Chez les catholiques le qualificatif de fondamentaliste est également ambiguë car il désigne bien souvent des traditionalistes qui veulent la messe ancienne et le latin, sans pour autant remonter jusqu’au christianisme des origines.


Pour tous ces croyants entiers et carrés dans leur foi, le passage à la politique est fréquent, mais non automatique. Nous proposons d’appeler par intégrisme ce passage au politique en tant que groupe ou mouvance religieuse.


Définition de l’intégrisme par Christian Godin (Dictionnaire de philosophie, 2004, éd. Fayard / Edition du Temps, p. 670) : « Doctrine réactionnaire, radicalement anti-moderniste, en matière de politique religieuse. Né au sein du catholicisme * l’intégrisme ne se contente pas, comme le fondamentalisme protestant, de vouloir un retour à la pureté des textes d’origine. Il vise l’instauration de l’ordre religieux dans les affaires de l’Etat. Le terme a été appliqué à certaines tendances de l’islam, du judaïsme et de l’hindouisme ».

EXERCICES =>
**a.** D'après la définition de Christian Godin citée dans l'extrait sur l'intégrisme, au sein de quelle religion l'intégrisme est-il né ?
**b.** Reproduisez sans rien changer le passage de l'extrait sur l'intégrisme qui s'ouvre sur les mots contenant « Chez les catholiques » et se ferme sur « christianisme des origines. ».
**c.** Prolongez l'extrait sur l'intégrisme à partir de sa dernière phrase.

DONNÉES ENREGISTRÉES =>
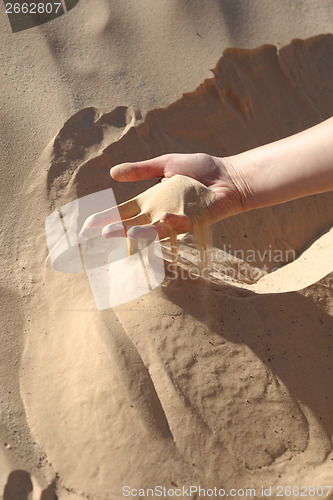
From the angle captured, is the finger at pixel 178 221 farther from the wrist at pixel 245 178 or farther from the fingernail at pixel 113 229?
the wrist at pixel 245 178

RÉPONSES AUX EXERCICES =>
**a.** Au sein du catholicisme.

**b.**
Chez les catholiques le qualificatif de fondamentaliste est également ambiguë car il désigne bien souvent des traditionalistes qui veulent la messe ancienne et le latin, sans pour autant remonter jusqu’au christianisme des origines.

**c.**
Le Larousse illustrée 2000 : « Attitude et disposition d’esprit de certains croyants qui, au nom d’un respect intransigeant de la tradition, se refusent à toute évolution ». Intégriste : « qui fait preuve d’intransigeance, d’un purisme excessif ».


L’origine de ce terme est espagnol ainsi que le rappelle Emile Poulat, historien et sociologue des religions : « Le terme est attesté pour la première fois en Espagne, à la fin 19e siècle : on désigne sous cet adjectif une branche minoritaire des carlistes, les partisans de l’infant Charles. Vers 1880, un certain Ramon Nocedal se détache de cette mouvance pour mener une politique qu’il veut déduite du Syllabus, le grand résumé des erreurs libérales promulgué par Pie IX en 1864 » (« Intégrisme : un terme qui vient de loin », sur le site Croire.com, lien).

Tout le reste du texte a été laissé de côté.